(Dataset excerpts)
══════
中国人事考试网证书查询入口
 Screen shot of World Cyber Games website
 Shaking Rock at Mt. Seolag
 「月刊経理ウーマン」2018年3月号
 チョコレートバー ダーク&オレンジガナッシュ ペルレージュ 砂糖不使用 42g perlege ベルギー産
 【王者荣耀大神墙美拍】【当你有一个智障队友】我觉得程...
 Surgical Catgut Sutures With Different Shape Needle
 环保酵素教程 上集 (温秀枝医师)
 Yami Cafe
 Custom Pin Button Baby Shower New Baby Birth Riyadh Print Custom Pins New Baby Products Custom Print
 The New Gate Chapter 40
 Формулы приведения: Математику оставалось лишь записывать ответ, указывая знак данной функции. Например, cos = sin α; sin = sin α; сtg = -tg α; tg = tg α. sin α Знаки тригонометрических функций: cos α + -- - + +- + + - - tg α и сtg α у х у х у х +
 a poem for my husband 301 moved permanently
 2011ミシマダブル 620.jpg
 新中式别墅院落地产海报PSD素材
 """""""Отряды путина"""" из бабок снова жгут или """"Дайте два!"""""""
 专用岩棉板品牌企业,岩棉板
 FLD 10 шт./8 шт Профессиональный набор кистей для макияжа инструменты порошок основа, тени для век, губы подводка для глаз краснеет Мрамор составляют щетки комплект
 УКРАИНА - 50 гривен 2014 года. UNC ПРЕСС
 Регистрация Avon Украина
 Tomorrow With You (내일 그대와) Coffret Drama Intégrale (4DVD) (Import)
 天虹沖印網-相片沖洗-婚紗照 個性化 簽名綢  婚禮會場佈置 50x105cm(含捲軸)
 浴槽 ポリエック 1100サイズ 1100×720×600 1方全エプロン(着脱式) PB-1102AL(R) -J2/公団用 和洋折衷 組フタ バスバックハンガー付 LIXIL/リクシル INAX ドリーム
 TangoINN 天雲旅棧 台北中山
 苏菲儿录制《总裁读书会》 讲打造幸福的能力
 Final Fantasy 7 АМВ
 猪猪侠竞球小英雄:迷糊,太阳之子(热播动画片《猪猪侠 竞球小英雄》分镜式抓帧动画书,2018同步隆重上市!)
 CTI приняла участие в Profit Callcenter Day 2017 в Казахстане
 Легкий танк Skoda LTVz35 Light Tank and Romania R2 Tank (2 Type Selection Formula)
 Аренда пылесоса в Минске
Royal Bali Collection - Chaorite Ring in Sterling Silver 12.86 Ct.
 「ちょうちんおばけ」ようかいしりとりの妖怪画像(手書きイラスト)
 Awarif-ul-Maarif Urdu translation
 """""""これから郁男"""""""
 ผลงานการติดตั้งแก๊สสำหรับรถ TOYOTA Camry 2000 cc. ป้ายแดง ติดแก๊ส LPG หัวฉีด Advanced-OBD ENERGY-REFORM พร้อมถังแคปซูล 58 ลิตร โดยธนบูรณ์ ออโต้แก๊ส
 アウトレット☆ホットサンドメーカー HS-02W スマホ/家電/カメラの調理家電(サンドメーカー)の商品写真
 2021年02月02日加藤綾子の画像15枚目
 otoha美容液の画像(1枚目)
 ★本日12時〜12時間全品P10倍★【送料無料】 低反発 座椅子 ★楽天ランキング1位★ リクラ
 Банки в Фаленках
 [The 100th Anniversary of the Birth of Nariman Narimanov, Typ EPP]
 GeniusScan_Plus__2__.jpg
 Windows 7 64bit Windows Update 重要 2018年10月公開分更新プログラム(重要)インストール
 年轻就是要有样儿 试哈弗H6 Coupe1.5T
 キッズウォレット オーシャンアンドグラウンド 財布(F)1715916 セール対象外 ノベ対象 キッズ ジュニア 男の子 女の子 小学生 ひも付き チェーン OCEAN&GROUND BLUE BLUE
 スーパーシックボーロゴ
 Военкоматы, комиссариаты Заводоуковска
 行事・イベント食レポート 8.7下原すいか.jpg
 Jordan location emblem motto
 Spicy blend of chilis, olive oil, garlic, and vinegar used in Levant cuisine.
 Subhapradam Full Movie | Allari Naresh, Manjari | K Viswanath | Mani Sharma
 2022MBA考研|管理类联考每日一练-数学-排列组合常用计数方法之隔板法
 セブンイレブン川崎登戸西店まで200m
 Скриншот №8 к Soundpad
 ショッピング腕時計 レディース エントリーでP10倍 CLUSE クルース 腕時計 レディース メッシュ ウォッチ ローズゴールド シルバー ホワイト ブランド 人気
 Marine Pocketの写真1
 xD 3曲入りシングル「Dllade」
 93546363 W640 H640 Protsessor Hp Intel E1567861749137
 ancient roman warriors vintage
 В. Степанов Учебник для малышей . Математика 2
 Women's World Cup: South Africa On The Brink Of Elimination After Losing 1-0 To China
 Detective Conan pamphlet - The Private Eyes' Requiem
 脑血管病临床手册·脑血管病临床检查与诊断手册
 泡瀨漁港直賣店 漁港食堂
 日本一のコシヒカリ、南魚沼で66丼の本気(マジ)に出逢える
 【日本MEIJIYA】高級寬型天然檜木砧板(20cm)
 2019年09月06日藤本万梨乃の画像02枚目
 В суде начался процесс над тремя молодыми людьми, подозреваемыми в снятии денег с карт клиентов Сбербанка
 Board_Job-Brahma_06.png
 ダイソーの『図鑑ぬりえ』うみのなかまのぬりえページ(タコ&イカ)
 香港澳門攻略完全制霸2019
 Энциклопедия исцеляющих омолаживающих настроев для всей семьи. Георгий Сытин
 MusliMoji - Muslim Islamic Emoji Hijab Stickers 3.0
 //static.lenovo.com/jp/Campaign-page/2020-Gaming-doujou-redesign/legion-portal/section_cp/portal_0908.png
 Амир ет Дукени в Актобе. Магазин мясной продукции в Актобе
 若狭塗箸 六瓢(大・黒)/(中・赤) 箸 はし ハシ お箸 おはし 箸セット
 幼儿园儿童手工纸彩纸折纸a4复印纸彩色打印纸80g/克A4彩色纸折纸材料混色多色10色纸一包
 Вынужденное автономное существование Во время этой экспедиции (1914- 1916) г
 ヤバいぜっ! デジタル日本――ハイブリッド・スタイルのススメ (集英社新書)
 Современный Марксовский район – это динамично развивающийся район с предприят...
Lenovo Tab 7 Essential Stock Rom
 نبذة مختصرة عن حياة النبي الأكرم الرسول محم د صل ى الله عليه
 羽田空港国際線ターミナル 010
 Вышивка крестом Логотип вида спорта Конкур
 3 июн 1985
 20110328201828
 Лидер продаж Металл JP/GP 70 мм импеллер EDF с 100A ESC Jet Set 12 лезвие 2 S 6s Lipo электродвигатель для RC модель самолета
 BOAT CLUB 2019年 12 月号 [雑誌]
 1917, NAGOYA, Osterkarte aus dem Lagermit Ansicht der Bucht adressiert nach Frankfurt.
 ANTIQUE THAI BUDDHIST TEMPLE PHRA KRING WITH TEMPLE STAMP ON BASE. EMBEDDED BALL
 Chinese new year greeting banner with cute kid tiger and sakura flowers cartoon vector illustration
══════
_TASK DIRECTIONS_.
The lines to copy are those above that contain the string "Birth".

_RESULT_.
 Custom Pin Button Baby Shower New Baby Birth Riyadh Print Custom Pins New Baby Products Custom Print
 [The 100th Anniversary of the Birth of Nariman Narimanov, Typ EPP]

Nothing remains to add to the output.